> Отрывок текста
══════
Пушкин наслаждается всеми прелестями одесской городской жизни, почти ничем не отличающейся от петербургской. «У нас холодно и грязно (все-таки Россия), обедаем славно. Я пью, как Лот Содомский, и жалею, что не имею с собой ни одной дочки. Недавно выдался нам молодой денек — я был президентом попойки; все перепились и потом поехали по блядям», —  пишет Пушкин Вигелю.

Филипп Филиппович Вигель —  известный педераст, которого за глаза называли пидор на колесиках. У него была маленькая, прямо-таки игрушечная карета, в которой он любил катать своих любовников. И когда она попадала в колдобину или ударялась днищем о землю, он непременно высовывался из дверцы и угрожал кучеру Кузьме, что дома так отделает его на конюшне неструганным черенком лопаты, что жопа у него будет вся в занозах, и он посмотрит, как после этого Кузьма будет возить своего хозяина по русским дорогам.

История сохранила нам календарь мероприятий светской жизни в Одессе: 12 декабря у Воронцовых — большой бал, 25 декабря —  большой обед, 31 декабря — маскарад, 6 января — маскарад у Ланжеронов, 13 января — благотворительный маскарад в театре, устроенный Элизой Воронцовой, 12 февраля — второй маскарад у Воронцовых и так далее. Присутствовал ли Пушкин на всех этих балах-маскарадах? Это не известно. Были вечера и у Амалии Ризнич, и у Каролины Собаньской, и у Ольги Нарышкиной. За каждой из них Пушкин ухаживал.

В это время, как отмечают многие пушкинисты, поэт влюбляется и в Елизавету Ксаверьевну Воронцову. И может быть, добивается взаимности. Так, в письме к своей кишиневской приятельнице Майгин он обещает «нарисовать m-m Vor… в 36 позах Аретина». Но может быть, это обыкновенное пушкинское бахвальство — его воображение или ожидания?

12 февраля из Киева возвращается Александр Раевский —  родственник Воронцовой, влюбленный в нее с детства.

Вот что рассказывает об отношениях А.Н. Раевского и Елизаветы Ксаверьевны Ф.Ф. Вигель, бывший свидетелем этого периода, так как работал чиновником в канцелярии генерал-губернатора Воронцова.

 «В уме Раевского была твердость, но без всякого благородства. Голос имел он сам нежный. Не таким ли сладкогласием в Эдеме одарен был змий, когда соблазнял праматерь нашу… Я не буду входить в тайну связей его с графиней Воронцовой, но, судя по вышесказанному, могу поручиться, что он действовал более на ее ум, чем на сердце и чувства. Он поселился в Одессе и почти в доме господствующей в ней четы. Но как терзалось его ужасное сердце, имея всякий день перед глазами этого Воронцова, славою покрытого, этого счастливца, богача, которого вокруг него все превозносило, восхваляло… Козни его, увы, были пагубны для другой жертвы. Влюбчивого Пушкина нетрудно было привлечь миловидной Воронцовой, которой Раевский представил, как славно иметь у ног своих знаменитого поэта… Известность Пушкина во всей России, хвалы, которые гремели ему во всех журналах, превосходство ума, которое внутренне Раевский должен был признавать в нем над собою, все это тревожило, мучило его. Он стихов его никогда не читал, не упоминал ему даже об них: поэзия была ему дело вовсе чуждое, равномерно и нежные чувства, в которых видел он одно смешное сумасбродство. Однако же он умел воспалять их в других, и вздохи, сладкие мучения, восторженность Пушкина, коих один он был свидетелем, служили ему беспрестанной забавой. Вкравшись в его дружбу, он заставил его видеть в себе поверенного и усерднейшего помощника, одним словом, самым искусным образом дурачил его. Еще зимой, чутьем слышал я опасность для Пушкина, не позволял себе давать ему советов, но раз, шутя, сказал ему, что по африканскому происхождению его все мне хочется сравнить его с Отелло, а Раевского — с неверным другом Яго. Он только что засмеялся».
══════
> Исходный материал
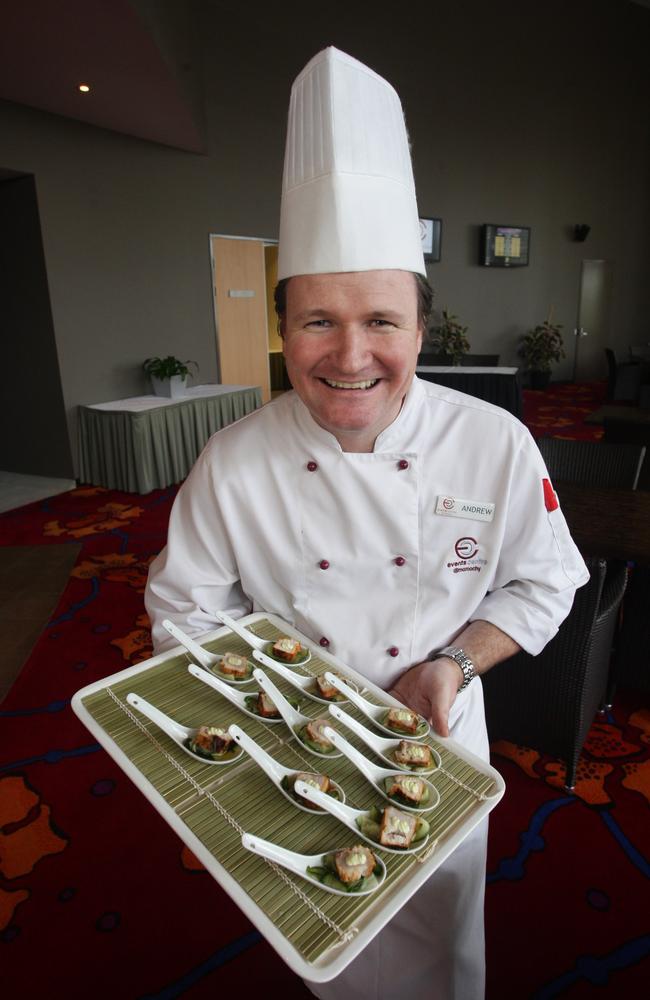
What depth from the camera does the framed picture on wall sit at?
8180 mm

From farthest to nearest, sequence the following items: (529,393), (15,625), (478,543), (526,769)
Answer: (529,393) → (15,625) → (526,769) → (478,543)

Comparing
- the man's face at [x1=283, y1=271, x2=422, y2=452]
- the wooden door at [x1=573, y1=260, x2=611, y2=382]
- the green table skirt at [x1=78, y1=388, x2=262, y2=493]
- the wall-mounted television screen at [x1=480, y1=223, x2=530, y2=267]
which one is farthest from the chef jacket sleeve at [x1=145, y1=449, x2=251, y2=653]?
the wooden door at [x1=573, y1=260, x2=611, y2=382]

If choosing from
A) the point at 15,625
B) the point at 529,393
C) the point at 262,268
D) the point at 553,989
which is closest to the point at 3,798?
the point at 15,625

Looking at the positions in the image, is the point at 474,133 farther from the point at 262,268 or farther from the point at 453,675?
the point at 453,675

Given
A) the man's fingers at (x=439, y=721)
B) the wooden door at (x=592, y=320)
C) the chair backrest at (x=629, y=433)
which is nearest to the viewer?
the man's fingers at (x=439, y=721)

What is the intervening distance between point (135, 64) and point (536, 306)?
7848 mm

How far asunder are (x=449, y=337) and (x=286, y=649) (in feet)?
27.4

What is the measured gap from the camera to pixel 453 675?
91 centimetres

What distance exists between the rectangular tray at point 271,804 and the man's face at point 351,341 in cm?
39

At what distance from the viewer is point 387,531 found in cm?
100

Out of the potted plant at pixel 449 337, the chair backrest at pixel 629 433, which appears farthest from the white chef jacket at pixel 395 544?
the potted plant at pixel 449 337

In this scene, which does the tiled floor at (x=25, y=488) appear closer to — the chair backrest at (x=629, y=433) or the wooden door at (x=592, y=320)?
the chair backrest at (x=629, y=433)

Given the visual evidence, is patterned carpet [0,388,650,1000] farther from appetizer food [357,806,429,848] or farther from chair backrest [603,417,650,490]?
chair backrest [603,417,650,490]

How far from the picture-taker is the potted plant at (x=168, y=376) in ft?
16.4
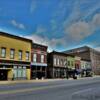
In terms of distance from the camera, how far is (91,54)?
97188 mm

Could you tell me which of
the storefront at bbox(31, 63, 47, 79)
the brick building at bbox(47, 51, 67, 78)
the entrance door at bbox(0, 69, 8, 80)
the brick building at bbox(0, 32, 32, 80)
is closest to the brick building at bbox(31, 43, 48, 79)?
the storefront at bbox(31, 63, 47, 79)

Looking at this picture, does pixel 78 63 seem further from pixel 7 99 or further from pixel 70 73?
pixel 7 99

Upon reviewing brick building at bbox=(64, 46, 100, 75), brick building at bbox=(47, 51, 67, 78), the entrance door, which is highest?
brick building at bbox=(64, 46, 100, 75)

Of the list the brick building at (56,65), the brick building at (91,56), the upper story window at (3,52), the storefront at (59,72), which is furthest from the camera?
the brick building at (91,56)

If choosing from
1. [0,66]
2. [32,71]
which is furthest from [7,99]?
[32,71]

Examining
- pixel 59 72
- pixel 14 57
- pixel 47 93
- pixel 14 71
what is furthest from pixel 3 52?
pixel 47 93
══════
> Что сделать
Продолжите отрывок об одесской жизни Пушкина, начав сразу после его последнего предложения.

> Итог упражнения
Однажды вечером Александр Раевский передал Пушкину, как он сказал, записку от Элизы Воронцовой, написанной, правда, рукой ее горничной. В записке сообщалось, что Воронцова назначает свидание поэту в своей спальне: тогда-то и во столько-то. И уточнялись некоторые детали визита — придти можно несколько ранее, дверь будет не заперта. Кроме того, горничная сообщала, что она, на всякий случай, оставит открытым окно в сад.

В назначенный день Пушкин пришел, как обычно, на обед к Воронцовым. Стол ежедневно накрывался для чиновников канцелярии генерал-губернатора. Обычно они обедали в присутствии хозяйки. В этот раз ее не было.

Пушкин несколько раньше вышел из-за стола и отправился в домашнюю библиотеку Воронцовых просмотреть текущую зарубежную периодику и полистать что-нибудь из книг, которых было здесь предостаточно. Делал это он довольно часто, и прислуга не обращала на него никакого внимания, когда он уселся в кресло и углубился в чтение. Прошло несколько часов, никто его не беспокоил и даже слуга-блюститель порядка куда-то удалился. Пушкин сверил часы и решил, что пора идти на свидание. Когда он подошел к коридору, ведущему в спальню, он остановился, прислушался. Была полная тишина, но гул его собственных шагов казался ему неестественно громким. Наконец он достиг двери спальни, быстро вошел и сел в ближайшее кресло. Неимоверно сильно билось сердце и стучало в висках. Так он просидел несколько минут и почти успокоился.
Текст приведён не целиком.